Sous la forme d'un poème en prose, Daumal met en scène les dernières heures d'un poète condamné à mort ; Ce dernier avant de mourir, cherche deséspèrement, les mot justes , les ultime paroles qu'il pourrait délivrer à ses semblables . Nous étudierons la première page des  lignes 1 à 51 de " D'un fruit qu'on laisse pourrir à terre ..jusqu'à je serai pendu."

Le texte s'ouvre sur un système de métaphores  qui vante les vertus du poème ; ce dernier est rapproché d'un fruit pourri à partir duquel la vie va pouvoir se développer à nouveau, renaître sous la forme d'un arbre. On note que la métaphore usuelle pour désigner la mort paraît comme renversée ici avec cette renaissance de la pourriture. De plus, cett nouvelle vie est très prolifique car elle donne elle même naissance à "des fruits nouveaux par centaines " l 2 Ainsi la poésie a le pouvoir , comme une graine qu'on sème, de donner de nouvelles récoltes ; Sa force est d'emblée mise en évidence.
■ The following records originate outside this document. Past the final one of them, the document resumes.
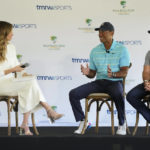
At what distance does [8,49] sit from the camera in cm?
432

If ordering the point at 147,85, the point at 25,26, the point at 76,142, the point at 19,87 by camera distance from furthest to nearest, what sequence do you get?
the point at 25,26, the point at 19,87, the point at 147,85, the point at 76,142

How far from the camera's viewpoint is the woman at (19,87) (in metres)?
4.07

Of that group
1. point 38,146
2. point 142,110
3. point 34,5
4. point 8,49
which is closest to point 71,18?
point 34,5

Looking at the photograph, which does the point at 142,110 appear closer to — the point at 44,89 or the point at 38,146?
the point at 44,89

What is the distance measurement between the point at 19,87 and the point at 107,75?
93 centimetres

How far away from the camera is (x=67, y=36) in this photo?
5.19 m

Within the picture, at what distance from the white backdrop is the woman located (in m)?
0.92

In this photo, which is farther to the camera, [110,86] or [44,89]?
[44,89]

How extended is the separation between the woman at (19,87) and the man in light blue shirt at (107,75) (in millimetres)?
391

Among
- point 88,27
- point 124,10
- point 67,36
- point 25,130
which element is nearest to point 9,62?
point 25,130

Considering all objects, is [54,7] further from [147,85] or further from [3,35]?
[147,85]

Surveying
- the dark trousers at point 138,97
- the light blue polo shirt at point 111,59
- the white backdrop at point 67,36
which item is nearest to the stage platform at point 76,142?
the dark trousers at point 138,97

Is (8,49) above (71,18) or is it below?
below

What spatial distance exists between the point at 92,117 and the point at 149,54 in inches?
56.8
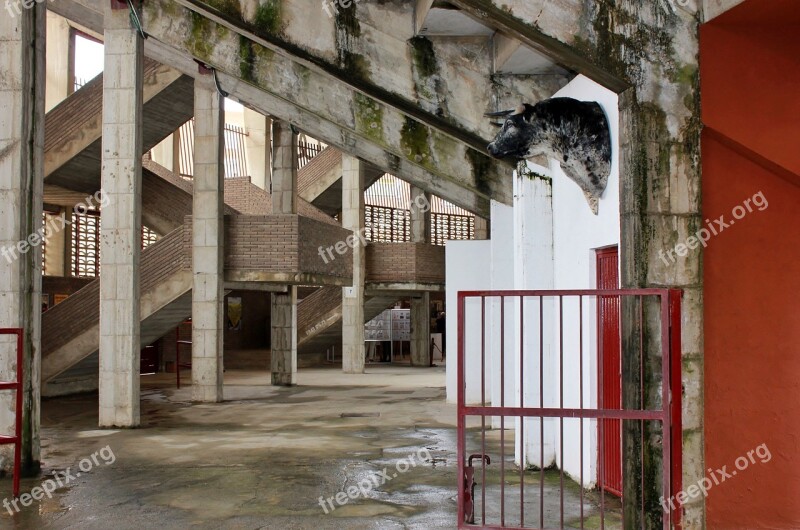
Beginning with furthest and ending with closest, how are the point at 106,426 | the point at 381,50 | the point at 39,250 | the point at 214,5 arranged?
the point at 106,426, the point at 39,250, the point at 381,50, the point at 214,5

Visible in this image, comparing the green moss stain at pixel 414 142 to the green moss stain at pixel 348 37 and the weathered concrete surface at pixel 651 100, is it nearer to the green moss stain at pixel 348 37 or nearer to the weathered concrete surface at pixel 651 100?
the green moss stain at pixel 348 37

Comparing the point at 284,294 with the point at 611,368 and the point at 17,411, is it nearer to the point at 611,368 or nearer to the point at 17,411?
the point at 17,411

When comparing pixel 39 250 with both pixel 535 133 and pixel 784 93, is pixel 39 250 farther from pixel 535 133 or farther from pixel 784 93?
pixel 784 93

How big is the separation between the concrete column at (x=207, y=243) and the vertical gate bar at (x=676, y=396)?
12.3 meters

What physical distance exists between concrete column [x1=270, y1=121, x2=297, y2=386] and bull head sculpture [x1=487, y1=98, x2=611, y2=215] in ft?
45.5

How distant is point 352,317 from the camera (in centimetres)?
2428

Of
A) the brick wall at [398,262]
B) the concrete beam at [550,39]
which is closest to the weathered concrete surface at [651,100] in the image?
the concrete beam at [550,39]

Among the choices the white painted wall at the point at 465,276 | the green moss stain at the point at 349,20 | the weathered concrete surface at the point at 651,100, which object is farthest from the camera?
the white painted wall at the point at 465,276

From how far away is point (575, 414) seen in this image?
511 cm

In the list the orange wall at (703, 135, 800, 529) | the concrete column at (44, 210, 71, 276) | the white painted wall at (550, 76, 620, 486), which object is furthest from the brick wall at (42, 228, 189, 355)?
the orange wall at (703, 135, 800, 529)

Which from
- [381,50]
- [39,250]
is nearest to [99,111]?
[39,250]

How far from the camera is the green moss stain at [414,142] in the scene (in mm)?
12359

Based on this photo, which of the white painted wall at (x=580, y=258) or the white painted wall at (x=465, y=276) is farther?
the white painted wall at (x=465, y=276)

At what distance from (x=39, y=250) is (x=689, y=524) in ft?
23.3
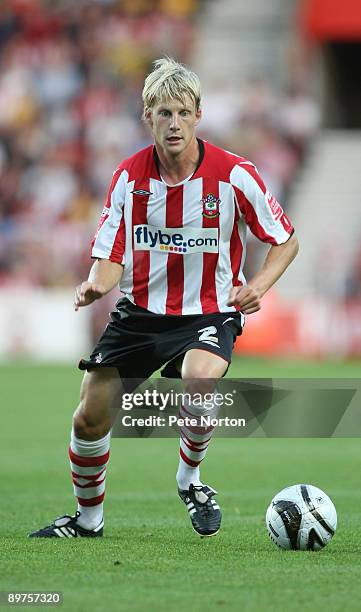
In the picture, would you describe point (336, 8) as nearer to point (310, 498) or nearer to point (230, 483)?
point (230, 483)

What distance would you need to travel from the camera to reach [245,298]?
5.82 meters

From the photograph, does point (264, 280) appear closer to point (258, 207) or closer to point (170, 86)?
point (258, 207)

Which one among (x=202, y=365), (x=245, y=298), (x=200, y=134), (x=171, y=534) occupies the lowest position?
(x=200, y=134)

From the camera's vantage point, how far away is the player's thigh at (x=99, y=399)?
6.04m

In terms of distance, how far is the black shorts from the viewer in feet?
20.1

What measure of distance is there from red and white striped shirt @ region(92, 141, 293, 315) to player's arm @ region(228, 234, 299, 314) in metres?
0.05

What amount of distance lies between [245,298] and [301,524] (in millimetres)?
1027

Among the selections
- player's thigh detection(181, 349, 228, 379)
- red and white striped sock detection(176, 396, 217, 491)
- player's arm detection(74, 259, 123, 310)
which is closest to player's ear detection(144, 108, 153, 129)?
player's arm detection(74, 259, 123, 310)

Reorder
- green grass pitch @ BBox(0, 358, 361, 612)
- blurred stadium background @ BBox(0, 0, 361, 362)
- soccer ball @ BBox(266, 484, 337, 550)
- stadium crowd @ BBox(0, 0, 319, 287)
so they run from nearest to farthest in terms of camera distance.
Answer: green grass pitch @ BBox(0, 358, 361, 612) < soccer ball @ BBox(266, 484, 337, 550) < blurred stadium background @ BBox(0, 0, 361, 362) < stadium crowd @ BBox(0, 0, 319, 287)

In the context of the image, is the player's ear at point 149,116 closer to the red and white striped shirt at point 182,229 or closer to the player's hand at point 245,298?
the red and white striped shirt at point 182,229

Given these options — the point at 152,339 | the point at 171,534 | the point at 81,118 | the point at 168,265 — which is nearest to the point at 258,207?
the point at 168,265

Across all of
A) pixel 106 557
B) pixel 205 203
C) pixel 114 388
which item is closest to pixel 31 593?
pixel 106 557

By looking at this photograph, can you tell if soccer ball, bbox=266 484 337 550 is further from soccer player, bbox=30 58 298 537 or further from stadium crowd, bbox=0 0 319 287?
stadium crowd, bbox=0 0 319 287

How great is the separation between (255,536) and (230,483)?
229 centimetres
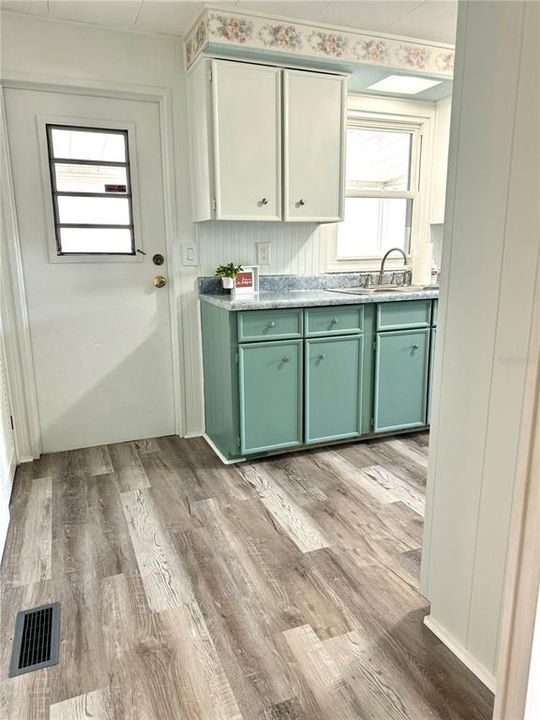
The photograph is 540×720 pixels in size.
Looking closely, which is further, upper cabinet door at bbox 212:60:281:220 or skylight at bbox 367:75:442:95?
skylight at bbox 367:75:442:95

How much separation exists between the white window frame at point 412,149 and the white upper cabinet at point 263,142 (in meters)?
0.46

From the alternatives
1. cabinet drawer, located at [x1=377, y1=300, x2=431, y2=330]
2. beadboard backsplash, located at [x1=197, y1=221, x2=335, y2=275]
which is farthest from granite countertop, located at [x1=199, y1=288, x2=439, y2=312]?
beadboard backsplash, located at [x1=197, y1=221, x2=335, y2=275]

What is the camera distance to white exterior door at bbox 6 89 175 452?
274 centimetres

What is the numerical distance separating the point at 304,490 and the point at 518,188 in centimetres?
177

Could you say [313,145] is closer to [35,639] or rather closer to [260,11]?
[260,11]

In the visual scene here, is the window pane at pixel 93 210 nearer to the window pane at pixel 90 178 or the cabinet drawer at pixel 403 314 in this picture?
the window pane at pixel 90 178

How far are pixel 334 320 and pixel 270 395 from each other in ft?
1.83

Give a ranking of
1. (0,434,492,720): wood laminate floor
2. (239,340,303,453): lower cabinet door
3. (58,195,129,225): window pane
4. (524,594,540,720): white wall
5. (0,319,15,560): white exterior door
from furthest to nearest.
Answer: (58,195,129,225): window pane < (239,340,303,453): lower cabinet door < (0,319,15,560): white exterior door < (0,434,492,720): wood laminate floor < (524,594,540,720): white wall

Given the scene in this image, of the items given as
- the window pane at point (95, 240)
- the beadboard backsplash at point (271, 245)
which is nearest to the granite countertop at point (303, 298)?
the beadboard backsplash at point (271, 245)

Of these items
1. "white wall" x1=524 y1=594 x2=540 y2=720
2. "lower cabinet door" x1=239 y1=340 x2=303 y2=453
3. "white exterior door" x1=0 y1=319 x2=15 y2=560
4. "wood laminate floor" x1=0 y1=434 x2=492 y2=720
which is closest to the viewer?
"white wall" x1=524 y1=594 x2=540 y2=720

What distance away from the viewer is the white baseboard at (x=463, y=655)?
1.39 meters

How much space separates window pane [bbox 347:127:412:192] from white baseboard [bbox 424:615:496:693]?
105 inches

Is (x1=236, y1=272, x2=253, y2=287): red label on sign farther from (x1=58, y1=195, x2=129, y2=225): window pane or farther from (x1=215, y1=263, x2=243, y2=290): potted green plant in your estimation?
(x1=58, y1=195, x2=129, y2=225): window pane

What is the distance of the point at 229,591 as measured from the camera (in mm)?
1810
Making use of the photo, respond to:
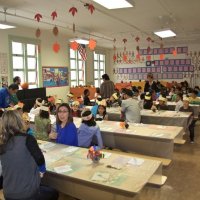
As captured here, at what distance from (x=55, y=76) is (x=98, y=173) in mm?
8483

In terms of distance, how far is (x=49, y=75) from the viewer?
10.3 m

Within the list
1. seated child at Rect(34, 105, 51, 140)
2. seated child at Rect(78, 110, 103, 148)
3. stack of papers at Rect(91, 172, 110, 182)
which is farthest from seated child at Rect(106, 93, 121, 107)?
stack of papers at Rect(91, 172, 110, 182)

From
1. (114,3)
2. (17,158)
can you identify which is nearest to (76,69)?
(114,3)

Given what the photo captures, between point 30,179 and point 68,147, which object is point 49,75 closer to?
point 68,147

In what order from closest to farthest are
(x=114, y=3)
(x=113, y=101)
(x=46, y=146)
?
1. (x=46, y=146)
2. (x=114, y=3)
3. (x=113, y=101)

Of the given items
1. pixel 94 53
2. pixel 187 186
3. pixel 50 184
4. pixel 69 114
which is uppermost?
pixel 94 53

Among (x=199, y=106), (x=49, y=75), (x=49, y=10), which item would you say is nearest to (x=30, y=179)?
(x=49, y=10)

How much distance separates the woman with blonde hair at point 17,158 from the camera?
87.7 inches

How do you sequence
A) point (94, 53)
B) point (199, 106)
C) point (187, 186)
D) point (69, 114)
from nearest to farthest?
point (69, 114) → point (187, 186) → point (199, 106) → point (94, 53)

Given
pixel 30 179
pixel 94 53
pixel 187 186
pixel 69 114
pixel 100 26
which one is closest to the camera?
pixel 30 179

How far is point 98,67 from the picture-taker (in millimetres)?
14969

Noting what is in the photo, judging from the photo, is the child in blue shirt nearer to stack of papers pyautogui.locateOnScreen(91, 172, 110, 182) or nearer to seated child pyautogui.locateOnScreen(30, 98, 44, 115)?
stack of papers pyautogui.locateOnScreen(91, 172, 110, 182)

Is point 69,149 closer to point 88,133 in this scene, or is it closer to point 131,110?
point 88,133

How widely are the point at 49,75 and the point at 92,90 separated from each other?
7.72ft
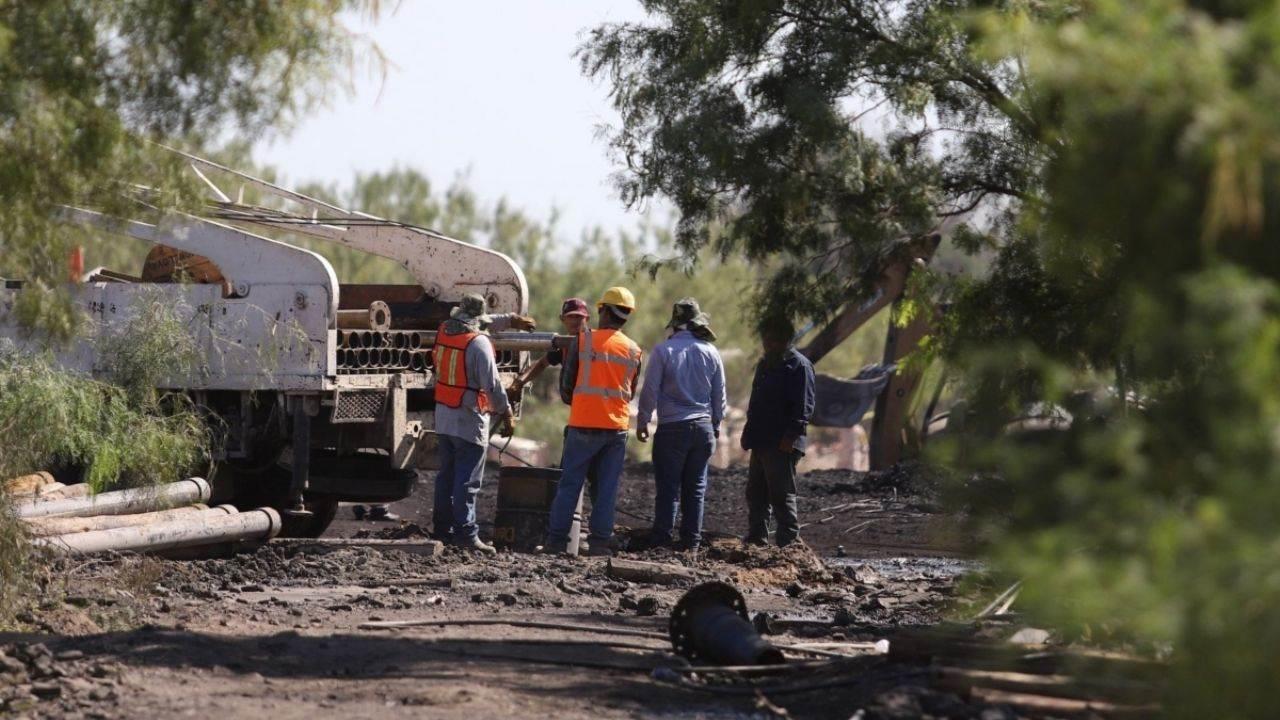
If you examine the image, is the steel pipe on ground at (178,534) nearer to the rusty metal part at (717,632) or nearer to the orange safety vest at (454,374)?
the orange safety vest at (454,374)

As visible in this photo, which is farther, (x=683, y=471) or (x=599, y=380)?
(x=683, y=471)

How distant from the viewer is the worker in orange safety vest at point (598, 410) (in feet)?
38.5

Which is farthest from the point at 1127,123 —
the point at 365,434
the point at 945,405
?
the point at 945,405

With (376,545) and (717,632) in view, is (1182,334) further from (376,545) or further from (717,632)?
(376,545)

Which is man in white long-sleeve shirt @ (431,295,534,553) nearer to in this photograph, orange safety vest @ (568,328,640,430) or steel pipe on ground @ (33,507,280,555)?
orange safety vest @ (568,328,640,430)

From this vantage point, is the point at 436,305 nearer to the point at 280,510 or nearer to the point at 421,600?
the point at 280,510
Toutefois pour que le nouvel arbre puisse pousser, une condition est nécessaire : la collaboration des lecteurs. Dans une sorte de préambule, ou d'avertissement au lecteur, avant de commencer son histoire de poète prisonnier, Daumal nous met en garde contre l'oubli ou l'indifférence face à la parole poétique; Le poème est bien le fruit mais pour que la parole du poète soit féconde, il a besoin d'être lu, et ses poèmes diffusés.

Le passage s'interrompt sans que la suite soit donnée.